Sr. Regulatory Affairs Specialist

Do you want more than just another job? Are you ready to team up with an organization that values your contributions? Then Hired by Matrix is for you!

Working with some of the US’ premier companies, we excel at connecting candidates with positive cultures and dynamic teams

We even go the extra mile with our signature Consultant Appreciation Program (CAP) to help them in their future job searches.
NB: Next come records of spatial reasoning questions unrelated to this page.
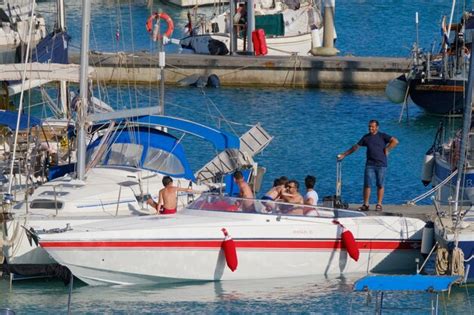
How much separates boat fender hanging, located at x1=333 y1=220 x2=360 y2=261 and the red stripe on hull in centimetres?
14

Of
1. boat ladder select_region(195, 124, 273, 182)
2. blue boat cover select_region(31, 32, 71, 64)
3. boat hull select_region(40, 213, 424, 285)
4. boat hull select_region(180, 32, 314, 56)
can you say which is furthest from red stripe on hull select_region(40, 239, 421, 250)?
boat hull select_region(180, 32, 314, 56)

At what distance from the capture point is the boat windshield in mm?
25781

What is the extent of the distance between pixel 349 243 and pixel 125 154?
4785mm

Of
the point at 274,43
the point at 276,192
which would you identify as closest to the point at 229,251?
the point at 276,192

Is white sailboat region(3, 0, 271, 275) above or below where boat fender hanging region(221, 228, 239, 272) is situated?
above

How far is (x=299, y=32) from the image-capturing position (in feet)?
184

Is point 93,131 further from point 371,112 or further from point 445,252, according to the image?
point 371,112

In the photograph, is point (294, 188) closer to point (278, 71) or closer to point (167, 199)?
point (167, 199)

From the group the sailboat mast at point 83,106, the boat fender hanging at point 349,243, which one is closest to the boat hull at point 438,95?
the boat fender hanging at point 349,243

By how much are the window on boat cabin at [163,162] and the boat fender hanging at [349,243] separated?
11.8 feet

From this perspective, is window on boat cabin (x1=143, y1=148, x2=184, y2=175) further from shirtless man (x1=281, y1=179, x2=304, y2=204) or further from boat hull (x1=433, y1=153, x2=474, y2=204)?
boat hull (x1=433, y1=153, x2=474, y2=204)

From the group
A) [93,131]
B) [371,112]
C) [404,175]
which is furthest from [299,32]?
[93,131]

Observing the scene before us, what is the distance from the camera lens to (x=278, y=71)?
49.2m

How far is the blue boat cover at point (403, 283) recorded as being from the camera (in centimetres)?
1927
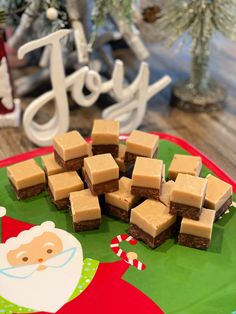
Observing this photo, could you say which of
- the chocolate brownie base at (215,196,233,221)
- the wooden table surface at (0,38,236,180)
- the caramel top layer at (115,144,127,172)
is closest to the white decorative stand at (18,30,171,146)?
the wooden table surface at (0,38,236,180)

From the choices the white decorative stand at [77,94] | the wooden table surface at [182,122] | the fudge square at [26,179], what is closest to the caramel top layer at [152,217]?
the fudge square at [26,179]

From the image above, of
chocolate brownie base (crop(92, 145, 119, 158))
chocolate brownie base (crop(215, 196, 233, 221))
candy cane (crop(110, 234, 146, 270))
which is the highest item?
chocolate brownie base (crop(92, 145, 119, 158))

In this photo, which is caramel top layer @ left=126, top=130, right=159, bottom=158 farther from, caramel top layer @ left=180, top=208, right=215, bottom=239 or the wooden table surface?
the wooden table surface

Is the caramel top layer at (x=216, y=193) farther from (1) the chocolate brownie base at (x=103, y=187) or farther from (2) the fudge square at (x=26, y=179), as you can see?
(2) the fudge square at (x=26, y=179)

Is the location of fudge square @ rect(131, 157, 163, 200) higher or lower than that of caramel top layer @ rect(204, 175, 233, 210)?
higher

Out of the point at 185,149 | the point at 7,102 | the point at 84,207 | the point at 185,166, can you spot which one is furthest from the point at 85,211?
the point at 7,102

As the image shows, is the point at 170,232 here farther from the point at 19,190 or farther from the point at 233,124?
the point at 233,124
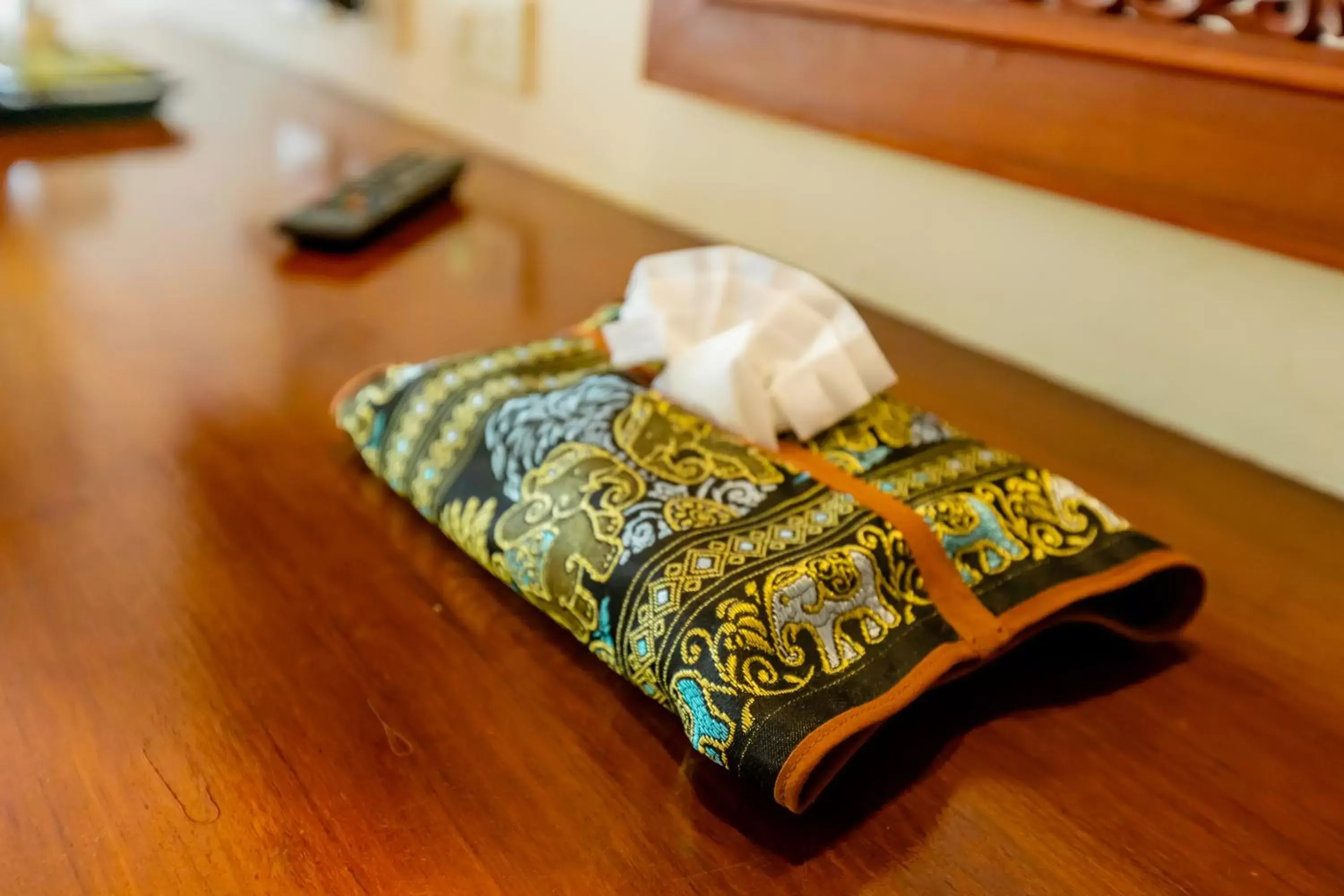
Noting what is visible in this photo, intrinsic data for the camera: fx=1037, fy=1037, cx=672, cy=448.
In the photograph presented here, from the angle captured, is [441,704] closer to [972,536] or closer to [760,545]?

Hired by Matrix has provided talent solutions to enhance organizations’ team capacities for over three decades

As a full-service search firm, we partner with companies across industries, including Financial Services, Fintech, Consumer Goods and Services, Security and Logistics, Pharmaceutical / Biotech, Technology, Automotive, Engineering, and Healthcare.

At-a-Glance :

Are you ready to build your career by joining a multi-national medtech company? If so, our client is hiring a Sr

Regulatory Affairs Specialist!

What You’ll Do :

• Perform the coordination and preparation of regulatory submissions for brachytherapy devices and software devices according to regulatory requirements.
• Identifies, analyzes and implements country specific requirements necessary for product related submissions.
• Recommend strategies for earliest possible approvals for marketing applications.
• Performs regulatory projects or acts as a member of the project steering group.
• Submits required documentation / information to local authorities or Varian internal.
• Initiates and escalates necessary activities if deviations are identified.
• Ensures creation of adequate documentation for audits / inspections.
• Performs training within the organization in country specific regulatory requirements, if applicable.
• Write and maintain submissions procedures, work instructions and templates relevant for maintaining regulatory compliance.
• Performs review of promotional material for regulatory compliance according to country specific requirements.

What You Bring :

• 5-8 years’ experience.
• Product Registration Experience :
• Experience with FDA 510(k) applications, Health Canada license applications and EU MDR technical files.
• Knowledge of regulatory guidance documents and requirements for product classification determination, FDA 510(k) submissions, Health Canada license Applications and EU MDR technical files.
• Knowledge of regulatory guidance documents (FDA, Health Canada, and EU MDR) for determining if a product change requires a regulatory submission (software and hardware devices).
• Working knowledge of ISO 13485, IEC 62304, IEC 62366, ISO 14971, and ISO 10993-1 as evidenced by coursework or submissions that required use of each standard.
• Excellent communication and interpersonal skills to collaborate across departments and interact with design and development teams.
• Transfers and applies know-how to / in various contexts
• Solid professional judgment and problem solving competence
• Improves existing processes and approaches.
• Experience with Business Tools : Proficient in utilizing business tools such as : E-mail, Microsoft Word, Excel, PowerPoint, and Adobe Pro.

Position Type : Contract

Get in Touch :

We want to hear from you! If you think you’d be a good match, submit your resume and reach out to Rishaw at

862) 895-5483

to learn more.

Who We Are :

Since 1986, Hired by Matrix, Inc

has improved our candidates' lives with exciting job opportunities that provide outstanding career advancement

Hired by Matrix offers our contract professionals competitive salaries, benefits after 60 days, and a 401k option with a company match after one year

Hired by Matrix is an Equal Opportunity Employer and proud to be certified as both a Woman-Owned Business Enterprise and a Woman-Owned Small Business.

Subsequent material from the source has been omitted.